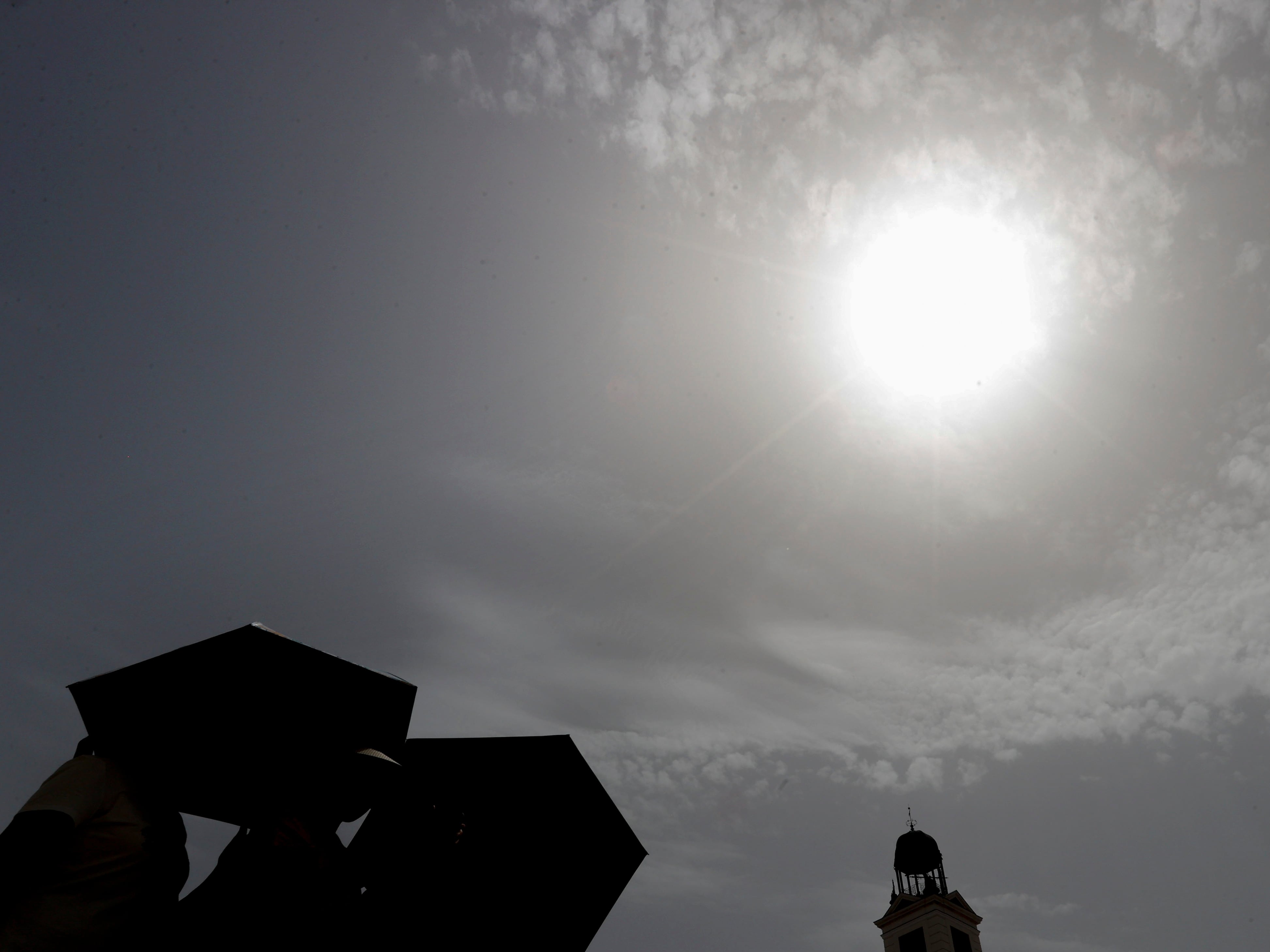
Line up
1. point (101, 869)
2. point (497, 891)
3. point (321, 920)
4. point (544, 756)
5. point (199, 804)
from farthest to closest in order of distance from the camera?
point (544, 756)
point (497, 891)
point (199, 804)
point (321, 920)
point (101, 869)

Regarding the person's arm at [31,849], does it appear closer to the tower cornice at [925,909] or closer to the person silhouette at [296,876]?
the person silhouette at [296,876]

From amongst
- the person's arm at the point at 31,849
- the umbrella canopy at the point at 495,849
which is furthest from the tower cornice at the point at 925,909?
the person's arm at the point at 31,849

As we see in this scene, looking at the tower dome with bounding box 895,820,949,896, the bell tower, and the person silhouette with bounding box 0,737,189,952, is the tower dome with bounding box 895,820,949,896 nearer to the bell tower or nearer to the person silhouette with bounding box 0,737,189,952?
the bell tower

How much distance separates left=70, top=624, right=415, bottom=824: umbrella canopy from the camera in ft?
9.21

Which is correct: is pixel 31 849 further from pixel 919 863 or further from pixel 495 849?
pixel 919 863

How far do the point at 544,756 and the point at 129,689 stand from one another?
76.8 inches

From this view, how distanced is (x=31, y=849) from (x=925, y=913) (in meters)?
38.3

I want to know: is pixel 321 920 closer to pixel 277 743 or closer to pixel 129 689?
pixel 277 743

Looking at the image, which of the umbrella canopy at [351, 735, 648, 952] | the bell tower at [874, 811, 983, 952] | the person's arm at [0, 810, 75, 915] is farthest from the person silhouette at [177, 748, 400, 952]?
the bell tower at [874, 811, 983, 952]

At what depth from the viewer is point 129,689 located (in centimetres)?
282

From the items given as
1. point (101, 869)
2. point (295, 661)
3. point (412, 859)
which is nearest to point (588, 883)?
point (412, 859)

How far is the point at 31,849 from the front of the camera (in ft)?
7.61

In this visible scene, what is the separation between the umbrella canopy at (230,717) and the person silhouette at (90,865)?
0.13m

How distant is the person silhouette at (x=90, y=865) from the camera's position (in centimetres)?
230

========

**Stated problem**
Can you rewrite all of the data above with every "umbrella canopy" switched to "beach umbrella" and nothing else changed? Leave the pictures out.

**Finished answer**
Line up
1. point (101, 869)
2. point (497, 891)
3. point (321, 920)
4. point (544, 756)
5. point (199, 804)
from farthest to closest in order of distance from the camera?
point (544, 756)
point (497, 891)
point (199, 804)
point (321, 920)
point (101, 869)

Regarding the person's arm at [31,849], does it appear closer to the tower cornice at [925,909] or closer to the person silhouette at [296,876]?
the person silhouette at [296,876]

From amongst
- the person's arm at the point at 31,849
- the beach umbrella at the point at 495,849
which is furthest from the tower cornice at the point at 925,909?
the person's arm at the point at 31,849

As we see in this scene, looking at the tower dome with bounding box 895,820,949,896, the bell tower, and the person silhouette with bounding box 0,737,189,952, is the tower dome with bounding box 895,820,949,896 nearer to the bell tower or nearer to the person silhouette with bounding box 0,737,189,952?
the bell tower

How much distance separates left=70, top=624, right=415, bottom=824: beach umbrella from the camera in ft?
9.21

Which is correct: is pixel 31 849 further from pixel 919 863 or further from pixel 495 849?
pixel 919 863

How far do the point at 544,756 and the point at 129,689 stand from one another?
76.8 inches

From this view, how distanced is (x=31, y=849) from (x=925, y=913) (in meters)?
38.3

I want to know: is pixel 321 920 closer to pixel 277 743 or closer to pixel 129 689?
pixel 277 743

Looking at the image, which of the beach umbrella at [351, 735, 648, 952] | the bell tower at [874, 811, 983, 952] | the person's arm at [0, 810, 75, 915] is farthest from the person silhouette at [177, 748, 400, 952]?
the bell tower at [874, 811, 983, 952]

At what depth from the viewer is point 129,689 located (in centimetres)?
282

From the items given as
1. point (101, 869)
2. point (295, 661)
3. point (412, 859)
which is nearest to point (588, 883)?
point (412, 859)

How far is the point at 31,849 from the front of the camera (in ft)?
7.61

In this visible scene, what is the separation between the beach umbrella at (230,717) and the person silhouette at (90,865)?
0.13m

How distant is the person silhouette at (x=90, y=865) from the camera's position (in centimetres)?
230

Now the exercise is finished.